Of course, like Holochess (AKA Dejarik) in Star Wars, there's no reason "the game" can't be real one day. We just hope that, when that day comes, it's as mind-numbingly addictive as it looks.
Quidditch — "Harry Potter"
Quidditch might be the best thing to come out of the Harry Potter universe. It's basically a blend of rugby and socer played on flying broomstick — but with the arbitrary addition of a chasing game slapped on.
While the whole seeker and snitch thing is pretty pointless and silly, the main gameplay — with the quaffle, the bludgers, the keeper, the chasers, and the beaters — looks like so much fun that it's almost a cruelty to introduce it to the world without the option to actually play. That's why there have been numerous attempts to bring quidditch into the real world with the use of drones, skydivers, or just people running around with ordinary brooms between their legs... Oof.
As cool as two of those options are, you just can't recreate the fun of quidditch without the use of personal, highly maneuverable flying devices. So, until that's a thing, quidditch will remain a fantasy.
Hover Lacrosse — "Batman Beyond"
Along similar lines to Quidditch is this sport introduced in the largely forgotten 1999 series, Batman Beyond. The story follows an elderly Bruce Wayne training and guiding teenager Terry McGinnis as the next generation of Batman in the year 2039.

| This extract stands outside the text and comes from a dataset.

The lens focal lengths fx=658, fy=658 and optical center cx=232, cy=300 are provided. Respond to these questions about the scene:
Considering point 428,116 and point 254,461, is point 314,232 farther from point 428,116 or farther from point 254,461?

A student at Hamilton Hill High, Terry contends with numerous sci-fi threats in his sophisticated batsuit, from robots to shapeshifters to genetically modified gangs. But in the episode "The Winning Edge," a plotline about futuristic steroids introduces us to a school sport that is never really named. That said, it's basically lacrosse played in a zero-gravity tube, with players flying around, smashing into each other, and flinging the ball at high speeds.
It's a straightforward concept, but it looks so fun that it's basically the only part of the show we really remember...
Pai Sho — "Avatar: the Last Airbender"
Pai Sho is the board game favored by Uncle Iroh in Avatar: The Last Airbender. It involves arranging decorative tiles in a pattern on a grid, and generally involves some gambling. Apart from brewing and sipping tea, the game is Uncle Iroh's favorite pastime, and he uses it to win money off of various other characters.
The game is such an iconic part of the show that fans have turned it into a real game, but unless there's a specific game strategy that works as a password for a secret organization devoted to saving the world...it's just not as much fun.
Pro Bending — "Avatar: The Legend of Korra"
Another game from the Avatar universe, pro bending plays a major part in The Legend of Korra. It's a super-powered blend of blend of dodgeball and sumo, with teams using elemental magic to hurl stones, water, and fire at one another.
The goal is to take control of the court by knocking the other team back into different zones of play — and ultimately knocking them off the edge of the court, into the surrounding water. The citizens of Republic city are pretty much obsessed with pro bending, and we don't blame them — it looks incredibly fun.
The Battle Room Game — "Ender's Game"
Ender's Game is the story of child soldiers being trained to defeat a highly sophisticated and coordinated alien military in space battles. The titular game involves a training video game that turns out to have much higher stakes than the players realize.
But before Ender Wiggin and his friends get to that point, they must get through the rigors of Battle School — the most dramatic of which are the Battle Room games. Designed to teach the kids how to strategize in 3D space, the battle rooms are massive zero-gravity environments full of floating "stars" they can use for cover in highly competitive games of laser tag — with the added feature that once you're hit, your suit freezes you in place.
While this is the third game on this list that might just be a reflection of wishing we could fly, the addition of paralysis suits to laser tag is a pretty fun/terrifying concept all on its own.